Dining halls, could be a site for tension, precarity and intimidation. Godderis (2006a) cites one respondent who described the dining hall as ‘volatile’ (p.274) and an important area for displays of power, and the marking of territory where ‘you want to make a name for yourself’ (p.274). These experiences are echoed by Valentine and Longstaff (1998), who observed that in dining halls, weaker men were intimidated into giving their food away, and by Blore (2011) who observed “power struggles” (p.90) in the dining hall.

Food and the prison routine

As Valentine and Longstaff (1998) state, food related activities can “mark the passing of time in both senses of the word: day and sentence” (p.134). Despite the tensions outlined above, people in custody in several studies reported that mealtimes were one of the most significant aspects of prison life; they offered a welcome break from other activities and helped structure the monotonous and uniform prison day (Atkins et al., 2008; Britten et al., 2002; Campbell et al., 2011; Chatterjee and Chatterjee 2018; Collica 2010; Enggist et al., 2014; Godderis 2006a). The capacity of prison foodways to afford respite from the tedium of the prison regime was magnified in the studies of prisons where there was access to cooking facilities (Atkins et al., 2008; Blore 2011; Cross et al., 2009; Earle and Phillips 2012; Godderis 2006a).

TASKS TO COMPLETE ▸
**A.** In the passage on prison food, what did Valentine and Longstaff (1998) see weaker men being intimidated into doing in dining halls?
**B.** Please say whether each statement agrees with the passage on prison food, answering yes or no and quoting the deciding words: (i) Godderis cites a respondent who called the dining hall volatile. (ii) People in custody reported mealtimes as one of the least significant parts of prison life. (iii) Access to cooking facilities lessened the respite that prison foodways offered.
**C.** Extend the passage on prison food with a further paragraph that picks up after its final sentence.

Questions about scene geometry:
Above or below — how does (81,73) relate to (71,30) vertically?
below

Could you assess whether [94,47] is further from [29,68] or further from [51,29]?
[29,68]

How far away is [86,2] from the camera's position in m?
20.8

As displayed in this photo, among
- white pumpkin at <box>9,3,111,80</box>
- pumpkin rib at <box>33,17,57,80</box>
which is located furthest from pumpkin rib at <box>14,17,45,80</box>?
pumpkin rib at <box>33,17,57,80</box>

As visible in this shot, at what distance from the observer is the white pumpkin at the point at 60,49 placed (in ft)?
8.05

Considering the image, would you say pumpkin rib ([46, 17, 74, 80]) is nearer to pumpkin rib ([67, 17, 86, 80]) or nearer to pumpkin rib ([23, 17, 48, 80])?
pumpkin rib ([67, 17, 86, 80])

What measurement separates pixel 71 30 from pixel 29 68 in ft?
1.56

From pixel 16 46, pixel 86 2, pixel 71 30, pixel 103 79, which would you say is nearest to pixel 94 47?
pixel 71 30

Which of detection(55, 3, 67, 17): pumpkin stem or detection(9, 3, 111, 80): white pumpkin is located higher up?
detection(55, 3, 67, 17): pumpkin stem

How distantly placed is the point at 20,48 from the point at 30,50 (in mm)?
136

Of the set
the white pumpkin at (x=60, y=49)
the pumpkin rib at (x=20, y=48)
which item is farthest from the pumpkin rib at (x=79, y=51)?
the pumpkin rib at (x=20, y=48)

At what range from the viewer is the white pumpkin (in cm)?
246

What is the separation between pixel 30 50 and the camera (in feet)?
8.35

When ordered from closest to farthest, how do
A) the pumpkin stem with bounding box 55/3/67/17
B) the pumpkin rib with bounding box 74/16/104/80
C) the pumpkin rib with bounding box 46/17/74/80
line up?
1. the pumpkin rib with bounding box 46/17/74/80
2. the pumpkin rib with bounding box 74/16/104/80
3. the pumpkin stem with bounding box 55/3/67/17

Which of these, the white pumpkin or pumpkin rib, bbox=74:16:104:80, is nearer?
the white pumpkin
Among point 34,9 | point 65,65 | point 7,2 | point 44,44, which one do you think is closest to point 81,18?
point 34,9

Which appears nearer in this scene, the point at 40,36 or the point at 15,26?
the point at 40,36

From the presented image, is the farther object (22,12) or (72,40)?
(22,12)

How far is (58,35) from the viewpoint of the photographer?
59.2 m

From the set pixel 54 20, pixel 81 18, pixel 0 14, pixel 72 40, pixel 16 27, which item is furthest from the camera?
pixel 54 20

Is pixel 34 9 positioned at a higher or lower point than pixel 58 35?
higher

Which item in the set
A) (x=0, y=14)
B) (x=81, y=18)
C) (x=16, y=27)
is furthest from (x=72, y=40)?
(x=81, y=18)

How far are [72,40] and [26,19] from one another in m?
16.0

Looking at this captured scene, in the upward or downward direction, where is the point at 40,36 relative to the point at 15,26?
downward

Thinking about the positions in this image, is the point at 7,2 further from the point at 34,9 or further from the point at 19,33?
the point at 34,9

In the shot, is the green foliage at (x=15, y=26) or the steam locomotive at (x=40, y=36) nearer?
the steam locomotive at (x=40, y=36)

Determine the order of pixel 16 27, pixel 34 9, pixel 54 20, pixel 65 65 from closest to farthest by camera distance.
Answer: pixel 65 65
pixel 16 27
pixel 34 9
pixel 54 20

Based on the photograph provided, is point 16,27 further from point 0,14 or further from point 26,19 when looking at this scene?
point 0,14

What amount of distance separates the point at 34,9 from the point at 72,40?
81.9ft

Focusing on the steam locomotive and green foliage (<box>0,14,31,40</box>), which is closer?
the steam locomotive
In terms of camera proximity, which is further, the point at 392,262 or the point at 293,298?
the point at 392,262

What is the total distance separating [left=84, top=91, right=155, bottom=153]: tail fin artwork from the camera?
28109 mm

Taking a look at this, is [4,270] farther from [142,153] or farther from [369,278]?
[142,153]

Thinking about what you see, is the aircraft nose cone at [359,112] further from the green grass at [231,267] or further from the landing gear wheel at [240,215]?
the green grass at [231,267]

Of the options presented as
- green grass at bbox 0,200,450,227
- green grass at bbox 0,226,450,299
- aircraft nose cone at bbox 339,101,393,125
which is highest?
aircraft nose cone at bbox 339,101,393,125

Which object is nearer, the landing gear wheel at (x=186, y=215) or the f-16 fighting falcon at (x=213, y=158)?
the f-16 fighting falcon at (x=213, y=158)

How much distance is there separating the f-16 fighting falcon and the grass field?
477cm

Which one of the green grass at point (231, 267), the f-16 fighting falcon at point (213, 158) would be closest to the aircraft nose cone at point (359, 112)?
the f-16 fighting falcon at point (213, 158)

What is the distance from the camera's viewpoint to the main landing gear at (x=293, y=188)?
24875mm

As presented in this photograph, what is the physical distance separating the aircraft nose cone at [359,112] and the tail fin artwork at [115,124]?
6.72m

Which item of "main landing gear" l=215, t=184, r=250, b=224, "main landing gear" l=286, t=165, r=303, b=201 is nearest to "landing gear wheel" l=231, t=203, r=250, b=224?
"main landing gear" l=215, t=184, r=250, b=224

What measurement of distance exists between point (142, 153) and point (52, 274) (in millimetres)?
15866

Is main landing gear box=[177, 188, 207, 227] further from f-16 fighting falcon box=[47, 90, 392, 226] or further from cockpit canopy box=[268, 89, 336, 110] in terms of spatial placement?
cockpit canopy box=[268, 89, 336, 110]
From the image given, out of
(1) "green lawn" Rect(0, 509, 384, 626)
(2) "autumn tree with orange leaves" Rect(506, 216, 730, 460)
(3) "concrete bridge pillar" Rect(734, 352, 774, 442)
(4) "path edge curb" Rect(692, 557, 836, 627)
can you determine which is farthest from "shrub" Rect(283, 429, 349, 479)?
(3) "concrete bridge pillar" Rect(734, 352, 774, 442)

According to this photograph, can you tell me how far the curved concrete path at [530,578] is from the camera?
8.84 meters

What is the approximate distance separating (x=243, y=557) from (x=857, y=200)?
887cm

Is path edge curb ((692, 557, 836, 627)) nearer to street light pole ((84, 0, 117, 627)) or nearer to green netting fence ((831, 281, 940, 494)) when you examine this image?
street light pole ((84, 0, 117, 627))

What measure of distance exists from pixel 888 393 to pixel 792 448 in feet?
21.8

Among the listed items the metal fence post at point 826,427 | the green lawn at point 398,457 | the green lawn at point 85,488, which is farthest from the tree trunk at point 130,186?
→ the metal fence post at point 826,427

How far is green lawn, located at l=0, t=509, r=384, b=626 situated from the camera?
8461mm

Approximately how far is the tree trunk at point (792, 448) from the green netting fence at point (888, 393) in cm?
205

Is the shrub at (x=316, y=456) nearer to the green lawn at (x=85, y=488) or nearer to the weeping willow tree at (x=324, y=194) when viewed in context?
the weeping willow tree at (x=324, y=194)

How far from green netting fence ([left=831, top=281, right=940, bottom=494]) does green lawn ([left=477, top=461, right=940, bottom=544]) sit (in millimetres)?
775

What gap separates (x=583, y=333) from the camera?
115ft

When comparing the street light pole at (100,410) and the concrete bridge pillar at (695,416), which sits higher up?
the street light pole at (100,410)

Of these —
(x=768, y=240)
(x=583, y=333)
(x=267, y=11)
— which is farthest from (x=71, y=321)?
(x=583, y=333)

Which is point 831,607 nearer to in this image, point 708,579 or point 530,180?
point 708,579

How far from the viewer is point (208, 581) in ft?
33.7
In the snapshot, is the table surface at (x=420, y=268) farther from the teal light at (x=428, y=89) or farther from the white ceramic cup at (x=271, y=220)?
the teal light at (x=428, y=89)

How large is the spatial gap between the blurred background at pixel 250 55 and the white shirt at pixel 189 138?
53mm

ANSWERS PER TASK ▸
**A.** Giving their food away.

**B.**
(i) Yes: "cites one respondent who described the dining hall as ‘volatile’"
(ii) No: "mealtimes were one of the most significant aspects of prison life"
(iii) No: "was magnified in the studies of prisons where there was access to cooking facilities"

**C.**
Global theme two – experiences of prison food as punishment, power, resistance, agency and autonomy

Punishment and Power

De Graaf and Kilty (2016) suggest that how individuals understand their treatment in custody is mediated through the food they receive; the quality, quantity, and timing of prison-issued meals, along with where these meals are served, act as part of the disciplinary and control process (Collica 2010; Comfort 2008; Enggist et al., 2014). Smith (2002) includes a quote from one respondent who expresses this explicitly, ‘It’s like being on punishment here … the food is awful, it’s like an extra form of punishment’ (p.202). Some studies suggest that through the prison-issued food itself, and the manner in which it is served and eaten, food is experienced as both a concrete and symbolic form of punishment (Dooris et al., 2014; Enggist et al., 2014; Graaf and Kilty 2016).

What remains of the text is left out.